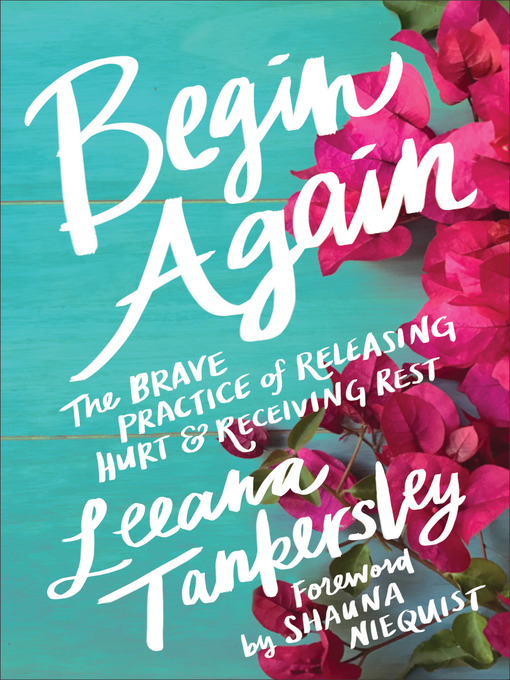 Title details for Begin Again by Leeana Tankersley - Available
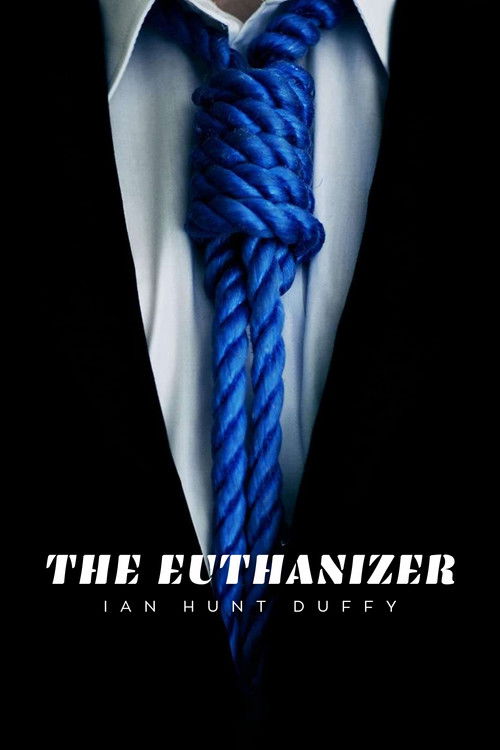 The Euthanizer (2009) poster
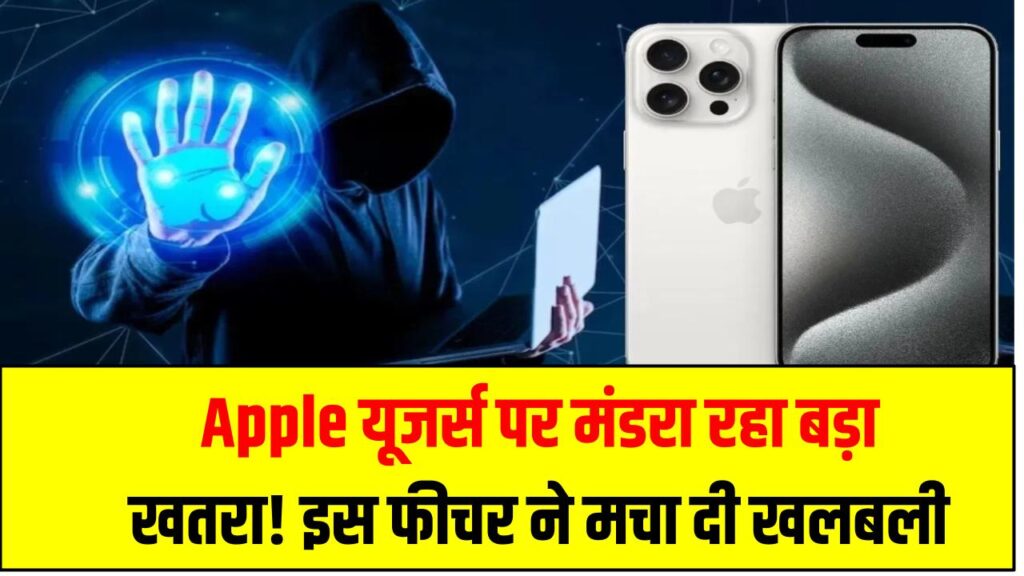 Apple यूजर्स पर मंडरा रहा बड़ा खतरा! इस फीचर ने मचा दी खलबली – तुरंत रहें अलर्ट
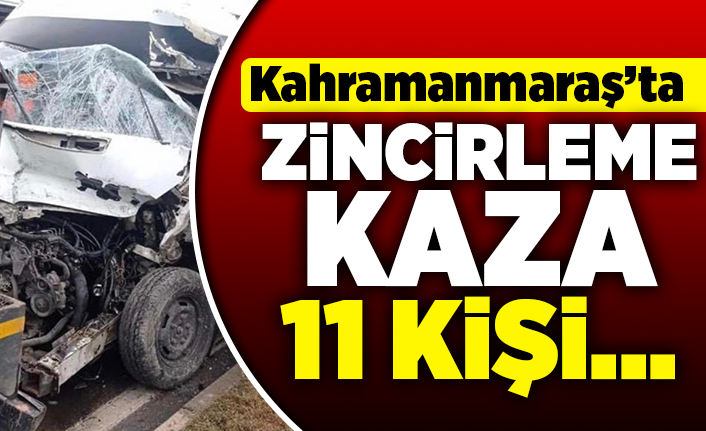 Kahramanmaraş'ta zincirleme kaza! 11 kişi...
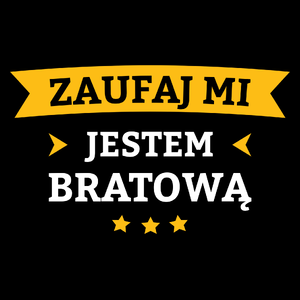 Zaufaj Mi Jestem Bratową - Torba Na Zakupy Czarna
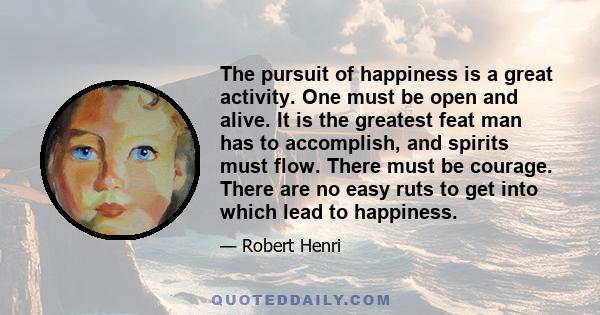 The pursuit of happiness is a great activity. One must be open and alive. It is the greatest feat man has to accomplish, and spirits must flow. There must be courage. There are no easy ruts to get into which lead to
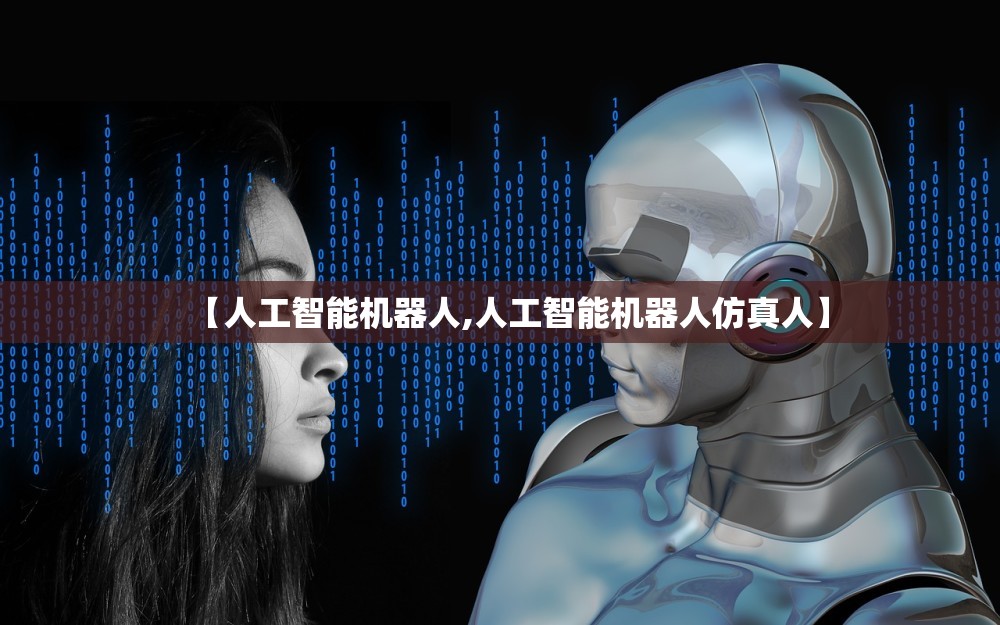 【人工智能机器人,人工智能机器人仿真人】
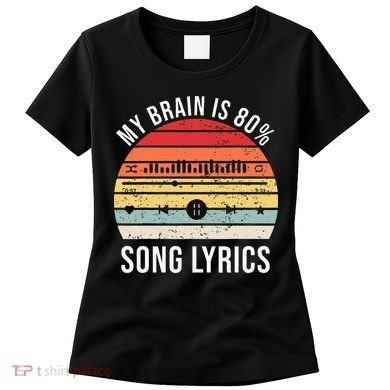 My Brain Is 80 Percent Song Lyrics Women's T-Shirt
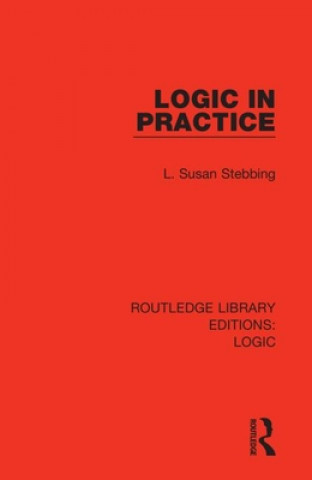 Knjiga Logic in Practice L. Susan Stebbing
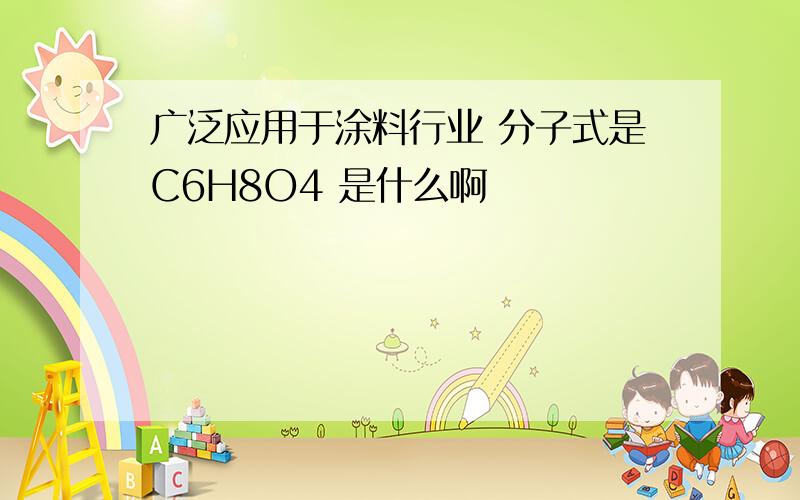 广泛应用于涂料行业 分子式是C6H8O4 是什么啊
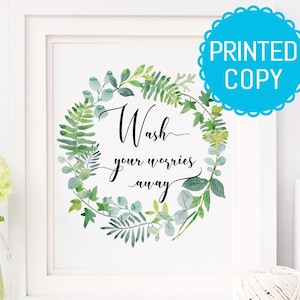 Wash your worries away print - bathroom wall art print - spa decor - botanical watercolor print home office - relax refresh bathroom print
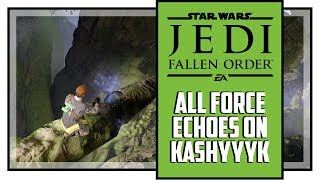 Jedi Fallen Order ALL FORCE ECHO Locations Kashyyyk [upl. by Ahsekin]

◆ EXERCISE AIM
All that is needed is the data above, repeated exactly, without the pictures.

◆ WRITTEN RESPONSE
 Title details for Begin Again by Leeana Tankersley - Available
 The Euthanizer (2009) poster
 Apple यूजर्स पर मंडरा रहा बड़ा खतरा! इस फीचर ने मचा दी खलबली – तुरंत रहें अलर्ट
 Kahramanmaraş'ta zincirleme kaza! 11 kişi...
 Zaufaj Mi Jestem Bratową - Torba Na Zakupy Czarna
 The pursuit of happiness is a great activity. One must be open and alive. It is the greatest feat man has to accomplish, and spirits must flow. There must be courage. There are no easy ruts to get into which lead to
 【人工智能机器人,人工智能机器人仿真人】
 My Brain Is 80 Percent Song Lyrics Women's T-Shirt
 Knjiga Logic in Practice L. Susan Stebbing
 广泛应用于涂料行业 分子式是C6H8O4 是什么啊
 Wash your worries away print - bathroom wall art print - spa decor - botanical watercolor print home office - relax refresh bathroom print
 Jedi Fallen Order ALL FORCE ECHO Locations Kashyyyk [upl. by Ahsekin]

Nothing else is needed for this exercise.